◆ **CONSIGNE A**
Pour chacune des affirmations suivantes, dites si elle concorde avec le texte cité en répondant par oui ou par non, puis citez mot pour mot le passage du texte qui permet de trancher.
(i) En 1871, la population stéphanoise compte environ 17500 mineurs.
(ii) La grève des mineurs stéphanois menée par Michel Rondet a eu lieu deux ans après la Commune.
(iii) La classe ouvrière stéphanoise est très majoritairement favorable à l'Empire.
◆ **CONSIGNE B**
Recopiez à l'identique le passage du texte cité qui va de « Deux ans avant » jusqu'à « anarchiste que communiste. » inclus.

En 1871 dans la population stéphanoise on retrouve environ 17000 tisseurs, 45000 rubaniers, 14000 à 15000 armuriers, 17500 mineurs (contre 6500 quelques années auparavant). Le groupe des mineurs se développe, avec une certaine forme de socialisation « entre immigrés ». Ils jouent un rôle majeur pour le mouvement ouvrier et la Commune. La distinction est essentielle à faire entre eux et les artisans indépendants, qui possèdent leurs outils de travail et chez qui on ne constate pas une grande unité. Saint Etienne est aussi marquée par un boom démographique, on parle de « ville taudis », la misère est constante, avec beaucoup de problèmes d’hygiène, c’est une ville champignon qui pousse de manière déstructurée. Arrivent des groupes d’immigrés italiens.

Le patronat n’est pas tellement uni non plus : certes, ils ont des méthodes similaires, mais les patrons traditionnels ne sont pas les nouveaux bourgeois, détenteurs d’un lointain capital, comme évoqué par Zola dans Germinal. Les conditions de travail sont aussi les mêmes que celles dépeintes par l’écrivain, et 12 à 14h par jour de labeur. Mais là encore il y a des différences entre les artisans indépendants et les autres, n’ayant pas les mêmes horaires de travail, les rencontres et réunions communes de sont pas facilitées.

Deux ans avant la Commune, 15 000 mineurs stéphanois avaient pris part à une grève, avec la personne de Michel Rondet en leader, car le patronat voulait s’approprier leur caisse de solidarité. Cela s’était terminé par l’épisode dramatiquement connu de la fusillade du Brûlé (14 morts, dont femmes et enfants). La peur de ce type de répression peut ainsi expliquer certaines réticences à s’engager en 1871. Toutefois, une constante jouera en faveur des stéphanois pour la création de la Commune : la classe ouvrière stéphanoise est très majoritairement républicaine, et anti-Empire. Mais il y a des scissions et des discordes entre organisations, et de ce fait, la tendance est plutôt à des formes de luttes spontanées, dans un côté globalement plus anarchiste que communiste.

◆ **LIGNES DE DONNÉES**
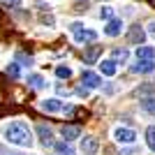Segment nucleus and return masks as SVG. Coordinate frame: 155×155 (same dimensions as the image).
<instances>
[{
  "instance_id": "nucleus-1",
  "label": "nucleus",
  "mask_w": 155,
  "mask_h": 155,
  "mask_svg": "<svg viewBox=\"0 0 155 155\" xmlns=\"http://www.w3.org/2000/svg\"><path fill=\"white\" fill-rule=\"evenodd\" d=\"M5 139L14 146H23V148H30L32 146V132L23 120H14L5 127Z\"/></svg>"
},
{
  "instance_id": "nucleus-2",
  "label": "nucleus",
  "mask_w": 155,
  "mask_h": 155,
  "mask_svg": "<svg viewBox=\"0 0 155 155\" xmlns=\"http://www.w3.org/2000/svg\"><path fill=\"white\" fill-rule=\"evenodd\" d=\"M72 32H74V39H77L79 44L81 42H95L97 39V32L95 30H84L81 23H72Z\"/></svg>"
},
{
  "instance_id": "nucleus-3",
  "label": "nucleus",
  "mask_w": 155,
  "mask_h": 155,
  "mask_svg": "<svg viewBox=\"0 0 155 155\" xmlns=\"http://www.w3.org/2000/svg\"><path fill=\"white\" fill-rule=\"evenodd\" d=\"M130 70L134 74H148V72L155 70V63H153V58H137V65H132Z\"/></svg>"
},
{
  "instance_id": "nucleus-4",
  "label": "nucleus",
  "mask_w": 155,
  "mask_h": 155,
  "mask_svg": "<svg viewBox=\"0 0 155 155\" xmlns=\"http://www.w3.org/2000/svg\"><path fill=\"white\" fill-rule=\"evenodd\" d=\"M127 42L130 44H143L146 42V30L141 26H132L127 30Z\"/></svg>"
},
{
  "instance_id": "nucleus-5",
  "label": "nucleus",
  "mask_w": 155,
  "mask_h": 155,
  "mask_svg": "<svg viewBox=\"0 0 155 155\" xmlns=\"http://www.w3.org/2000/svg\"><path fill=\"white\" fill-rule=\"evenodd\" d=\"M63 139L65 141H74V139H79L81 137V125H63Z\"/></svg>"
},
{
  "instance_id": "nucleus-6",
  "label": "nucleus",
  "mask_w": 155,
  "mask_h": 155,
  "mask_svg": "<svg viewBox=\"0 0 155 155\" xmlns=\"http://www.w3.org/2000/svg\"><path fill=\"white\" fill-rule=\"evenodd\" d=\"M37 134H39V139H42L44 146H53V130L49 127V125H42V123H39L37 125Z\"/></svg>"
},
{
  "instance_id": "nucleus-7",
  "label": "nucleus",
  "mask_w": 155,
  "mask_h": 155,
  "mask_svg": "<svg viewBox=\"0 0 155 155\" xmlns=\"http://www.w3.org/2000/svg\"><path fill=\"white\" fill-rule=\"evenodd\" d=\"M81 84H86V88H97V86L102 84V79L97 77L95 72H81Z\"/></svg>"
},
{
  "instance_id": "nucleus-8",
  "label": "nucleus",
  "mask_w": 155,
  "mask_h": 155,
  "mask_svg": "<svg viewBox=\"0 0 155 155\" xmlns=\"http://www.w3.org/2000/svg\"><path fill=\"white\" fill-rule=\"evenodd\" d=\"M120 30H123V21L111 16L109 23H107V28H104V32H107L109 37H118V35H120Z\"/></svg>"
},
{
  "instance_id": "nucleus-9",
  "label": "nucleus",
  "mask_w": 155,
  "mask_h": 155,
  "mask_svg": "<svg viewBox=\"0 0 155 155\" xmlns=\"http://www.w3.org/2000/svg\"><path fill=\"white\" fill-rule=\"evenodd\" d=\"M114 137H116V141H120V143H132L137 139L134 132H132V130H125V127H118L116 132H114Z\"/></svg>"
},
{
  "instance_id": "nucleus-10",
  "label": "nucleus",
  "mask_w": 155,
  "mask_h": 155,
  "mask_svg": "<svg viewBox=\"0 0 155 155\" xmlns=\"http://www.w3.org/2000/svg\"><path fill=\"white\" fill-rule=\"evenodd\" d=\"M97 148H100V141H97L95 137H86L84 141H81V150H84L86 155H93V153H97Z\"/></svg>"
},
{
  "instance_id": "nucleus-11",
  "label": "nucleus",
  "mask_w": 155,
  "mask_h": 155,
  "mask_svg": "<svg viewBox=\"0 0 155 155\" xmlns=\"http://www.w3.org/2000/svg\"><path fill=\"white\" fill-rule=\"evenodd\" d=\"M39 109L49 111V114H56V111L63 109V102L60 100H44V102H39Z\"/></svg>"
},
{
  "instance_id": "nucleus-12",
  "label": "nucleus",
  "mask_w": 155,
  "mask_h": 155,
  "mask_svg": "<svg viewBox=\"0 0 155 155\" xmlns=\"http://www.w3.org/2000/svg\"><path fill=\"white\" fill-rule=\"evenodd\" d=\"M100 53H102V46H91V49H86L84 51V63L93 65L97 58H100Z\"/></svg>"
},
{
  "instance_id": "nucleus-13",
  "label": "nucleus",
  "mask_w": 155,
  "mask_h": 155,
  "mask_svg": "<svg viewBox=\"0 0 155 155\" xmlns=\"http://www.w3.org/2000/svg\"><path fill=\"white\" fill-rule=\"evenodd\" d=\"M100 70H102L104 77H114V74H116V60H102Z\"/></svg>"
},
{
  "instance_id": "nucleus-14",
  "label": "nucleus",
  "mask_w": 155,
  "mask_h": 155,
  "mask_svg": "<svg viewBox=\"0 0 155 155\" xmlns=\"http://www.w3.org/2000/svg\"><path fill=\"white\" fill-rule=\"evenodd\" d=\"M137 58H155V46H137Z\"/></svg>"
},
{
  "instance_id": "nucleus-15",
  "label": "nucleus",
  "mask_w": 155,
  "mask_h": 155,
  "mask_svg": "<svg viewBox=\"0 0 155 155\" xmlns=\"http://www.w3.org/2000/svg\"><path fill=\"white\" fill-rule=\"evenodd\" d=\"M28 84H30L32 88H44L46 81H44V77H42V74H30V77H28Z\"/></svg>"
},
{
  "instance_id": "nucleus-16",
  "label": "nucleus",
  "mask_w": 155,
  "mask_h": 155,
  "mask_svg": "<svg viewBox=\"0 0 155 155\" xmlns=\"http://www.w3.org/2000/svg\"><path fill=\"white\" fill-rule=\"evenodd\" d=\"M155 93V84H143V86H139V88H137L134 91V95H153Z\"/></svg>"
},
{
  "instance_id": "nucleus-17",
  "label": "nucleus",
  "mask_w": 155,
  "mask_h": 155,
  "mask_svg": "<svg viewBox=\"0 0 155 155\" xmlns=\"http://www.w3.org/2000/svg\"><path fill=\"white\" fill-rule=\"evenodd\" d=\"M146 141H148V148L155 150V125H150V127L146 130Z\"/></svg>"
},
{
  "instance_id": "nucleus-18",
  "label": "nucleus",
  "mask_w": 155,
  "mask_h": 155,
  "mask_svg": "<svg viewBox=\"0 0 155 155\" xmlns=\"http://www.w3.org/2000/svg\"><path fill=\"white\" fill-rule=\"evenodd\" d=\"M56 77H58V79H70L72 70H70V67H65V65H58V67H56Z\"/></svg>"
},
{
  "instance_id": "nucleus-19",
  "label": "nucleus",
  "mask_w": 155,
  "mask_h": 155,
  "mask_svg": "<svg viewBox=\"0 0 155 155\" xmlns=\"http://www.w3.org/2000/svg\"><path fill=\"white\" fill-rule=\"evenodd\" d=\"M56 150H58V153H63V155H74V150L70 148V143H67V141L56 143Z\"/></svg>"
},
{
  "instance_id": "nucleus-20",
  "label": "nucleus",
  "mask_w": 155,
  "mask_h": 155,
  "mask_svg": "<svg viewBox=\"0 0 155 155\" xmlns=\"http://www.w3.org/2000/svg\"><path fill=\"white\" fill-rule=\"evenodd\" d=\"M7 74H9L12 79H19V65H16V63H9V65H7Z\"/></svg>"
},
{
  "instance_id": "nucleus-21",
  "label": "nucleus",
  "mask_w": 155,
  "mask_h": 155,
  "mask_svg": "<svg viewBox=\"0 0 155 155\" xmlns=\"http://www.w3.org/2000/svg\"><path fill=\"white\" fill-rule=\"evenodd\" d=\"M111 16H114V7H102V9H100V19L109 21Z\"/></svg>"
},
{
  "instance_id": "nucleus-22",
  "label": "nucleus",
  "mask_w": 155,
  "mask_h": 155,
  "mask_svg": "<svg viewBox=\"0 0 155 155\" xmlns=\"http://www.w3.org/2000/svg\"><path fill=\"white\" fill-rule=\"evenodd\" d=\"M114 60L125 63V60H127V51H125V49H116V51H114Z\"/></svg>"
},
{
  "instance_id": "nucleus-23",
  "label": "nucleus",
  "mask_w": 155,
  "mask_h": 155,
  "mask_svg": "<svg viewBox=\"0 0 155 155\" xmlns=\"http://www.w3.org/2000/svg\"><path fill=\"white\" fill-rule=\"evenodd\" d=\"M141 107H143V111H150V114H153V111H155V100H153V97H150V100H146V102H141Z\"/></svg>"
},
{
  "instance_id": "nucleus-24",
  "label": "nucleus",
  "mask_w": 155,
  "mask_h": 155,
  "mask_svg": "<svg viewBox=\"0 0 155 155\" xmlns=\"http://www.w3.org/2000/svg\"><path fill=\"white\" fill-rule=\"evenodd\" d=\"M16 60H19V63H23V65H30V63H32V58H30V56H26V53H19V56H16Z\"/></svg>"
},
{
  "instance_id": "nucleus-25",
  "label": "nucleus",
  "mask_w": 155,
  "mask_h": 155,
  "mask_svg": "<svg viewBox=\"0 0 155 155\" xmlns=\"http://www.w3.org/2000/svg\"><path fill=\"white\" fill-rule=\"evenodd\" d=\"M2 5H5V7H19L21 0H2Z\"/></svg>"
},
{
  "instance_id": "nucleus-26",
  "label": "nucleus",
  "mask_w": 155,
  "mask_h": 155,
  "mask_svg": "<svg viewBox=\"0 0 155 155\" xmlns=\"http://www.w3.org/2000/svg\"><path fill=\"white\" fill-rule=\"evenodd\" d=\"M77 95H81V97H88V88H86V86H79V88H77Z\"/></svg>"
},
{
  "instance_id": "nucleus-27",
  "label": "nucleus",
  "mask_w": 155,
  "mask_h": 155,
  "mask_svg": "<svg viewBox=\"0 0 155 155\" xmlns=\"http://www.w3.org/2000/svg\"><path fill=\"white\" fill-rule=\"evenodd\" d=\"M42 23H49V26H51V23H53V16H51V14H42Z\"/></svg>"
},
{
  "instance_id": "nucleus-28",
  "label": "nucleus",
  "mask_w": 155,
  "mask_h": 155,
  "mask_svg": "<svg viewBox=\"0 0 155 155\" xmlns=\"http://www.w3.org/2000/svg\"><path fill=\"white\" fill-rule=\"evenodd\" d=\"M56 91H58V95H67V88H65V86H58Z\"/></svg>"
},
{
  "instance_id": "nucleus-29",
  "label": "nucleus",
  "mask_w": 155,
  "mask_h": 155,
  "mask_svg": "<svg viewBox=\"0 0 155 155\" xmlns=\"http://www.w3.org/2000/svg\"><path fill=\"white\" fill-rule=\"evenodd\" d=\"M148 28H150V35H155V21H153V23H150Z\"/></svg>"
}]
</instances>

◆ **RÉPONSE A**
(i) Oui : « 17500 mineurs (contre 6500 quelques années auparavant) »
(ii) Non : « Deux ans avant la Commune, 15 000 mineurs stéphanois avaient pris part à une grève »
(iii) Non : « la classe ouvrière stéphanoise est très majoritairement républicaine, et anti-Empire »

◆ **RÉPONSE B**
Deux ans avant la Commune, 15 000 mineurs stéphanois avaient pris part à une grève, avec la personne de Michel Rondet en leader, car le patronat voulait s’approprier leur caisse de solidarité. Cela s’était terminé par l’épisode dramatiquement connu de la fusillade du Brûlé (14 morts, dont femmes et enfants). La peur de ce type de répression peut ainsi expliquer certaines réticences à s’engager en 1871. Toutefois, une constante jouera en faveur des stéphanois pour la création de la Commune : la classe ouvrière stéphanoise est très majoritairement républicaine, et anti-Empire. Mais il y a des scissions et des discordes entre organisations, et de ce fait, la tendance est plutôt à des formes de luttes spontanées, dans un côté globalement plus anarchiste que communiste.